Service-learning is tied to a number of important teaching and learning initiatives on campus including the Freshman Seminar Program and capstone experiences.   As a part of UC Berkeley’s recent Western Association of Schools and Colleges (WASC) accreditation report, service-learning was highlighted as a pedagogy that can help maximize teaching effectiveness across the campus.  Currently, service-learning (through SLRDC) is represented on the campus-wide Council of Academic Partners (CAP). CAP is composed of representatives from key teaching units who provide recommendations for advancing faculty and departmental support for the continued advancement of teaching and learning at UC Berkeley.

 

The service-learning activities facilitated by SLRDC are closely linked with other campus-wide service initiatives including K-12 educational advancement initiatives, various campus/community partnerships, and most importantly, the work of the Cal Corps Public Service Center.  Since its establishment, SLRDC has taken advantage of the expertise and resources that are available through Cal Corps by working with the Cal Corps staff on connecting faculty members with community agencies.

 

It should be noted that organizational structure for service-learning at UC Berkeley is unique.  The campus-wide service-learning advancement activities are housed within an academic unit (SLRDC) that serves primary as a research center. The center conducts investigative research on the impacts of service-learning on teaching, learning, and schooling at all levels of education.  As the nation’s first university-based research center for service-learning, SLRDC, under the direction of Education professor Andy Furco, has completed more than two dozen research studies on service-learning.   In 2001, the center served as the inaugural host of the first Annual International Conference on Service-Learning Conference, and is currently the site for the Spencer Foundation-funded National Service-Learning and Civic Engagement Research Directory (http://gse.berkeley.edu/research/slrdc/resdirectory/).  The ties to an academic department (Education) and to ongoing civic-focused, educational research activities have been cited by faculty members as being important in helping to legitimize the academic and educational components of service-learning.

 

 

 

 (B) Specific Information

In 1999, the Faculty Policy Committee on Service-Learning completed a strategic plan for advancing academic service-learning at UC Berkeley.  The plan calls for the establishment of at least one service-learning opportunity in every department on campus.  

 

Since 1994, the number of service-learning courses has increased steadily. Currently, approximately 90 academic service-learning courses are offered across 30 departments (See Table 1 and attached partial list of current course offerings). In addition to these academic service-learning courses, more than 60 co-curricular service-learning and service-based internship courses are offered across 45 departments.

## Records supplied
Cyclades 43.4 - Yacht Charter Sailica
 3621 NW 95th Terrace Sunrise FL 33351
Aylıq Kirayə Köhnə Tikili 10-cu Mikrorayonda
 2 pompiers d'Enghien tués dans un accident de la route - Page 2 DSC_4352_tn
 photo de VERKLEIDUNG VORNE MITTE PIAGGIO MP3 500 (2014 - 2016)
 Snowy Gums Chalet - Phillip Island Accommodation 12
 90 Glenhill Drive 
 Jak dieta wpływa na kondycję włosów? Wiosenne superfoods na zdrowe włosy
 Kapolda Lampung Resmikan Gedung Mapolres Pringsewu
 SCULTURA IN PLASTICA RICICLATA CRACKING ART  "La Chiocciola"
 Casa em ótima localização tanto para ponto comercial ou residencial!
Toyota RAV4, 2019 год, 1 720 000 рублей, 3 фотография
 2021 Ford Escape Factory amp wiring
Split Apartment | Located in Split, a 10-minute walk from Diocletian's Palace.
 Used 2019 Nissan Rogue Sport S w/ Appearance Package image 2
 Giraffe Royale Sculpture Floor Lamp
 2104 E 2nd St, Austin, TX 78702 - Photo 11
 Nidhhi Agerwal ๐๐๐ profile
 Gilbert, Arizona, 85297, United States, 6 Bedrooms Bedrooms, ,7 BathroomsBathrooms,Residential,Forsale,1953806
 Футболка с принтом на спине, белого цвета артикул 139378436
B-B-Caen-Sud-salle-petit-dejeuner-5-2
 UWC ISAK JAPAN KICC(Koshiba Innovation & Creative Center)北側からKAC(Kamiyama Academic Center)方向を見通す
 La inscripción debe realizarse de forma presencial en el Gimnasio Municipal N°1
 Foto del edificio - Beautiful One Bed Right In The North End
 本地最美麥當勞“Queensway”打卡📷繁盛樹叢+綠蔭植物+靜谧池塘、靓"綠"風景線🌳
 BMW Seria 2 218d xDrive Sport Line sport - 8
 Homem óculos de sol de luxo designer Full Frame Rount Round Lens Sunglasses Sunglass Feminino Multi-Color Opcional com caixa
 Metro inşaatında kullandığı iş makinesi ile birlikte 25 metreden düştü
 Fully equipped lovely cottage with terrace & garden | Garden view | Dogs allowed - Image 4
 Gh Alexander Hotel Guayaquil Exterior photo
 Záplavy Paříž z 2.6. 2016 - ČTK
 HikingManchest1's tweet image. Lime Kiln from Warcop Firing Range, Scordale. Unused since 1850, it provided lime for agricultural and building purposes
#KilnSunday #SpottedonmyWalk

## Tasks
a: Reproduce word for word the passage of the service-learning text that begins with "In 1999, the" and ends with "across 45 departments.".
b: Translate this sentence from the service-learning text into Spanish: "The plan calls for the establishment of at least one service-learning opportunity in every department on campus."

## Answer section
a:
In 1999, the Faculty Policy Committee on Service-Learning completed a strategic plan for advancing academic service-learning at UC Berkeley.  The plan calls for the establishment of at least one service-learning opportunity in every department on campus.  

 

Since 1994, the number of service-learning courses has increased steadily. Currently, approximately 90 academic service-learning courses are offered across 30 departments (See Table 1 and attached partial list of current course offerings). In addition to these academic service-learning courses, more than 60 co-curricular service-learning and service-based internship courses are offered across 45 departments.

b: El plan prevé la creación de al menos una oportunidad de aprendizaje-servicio en cada departamento del campus.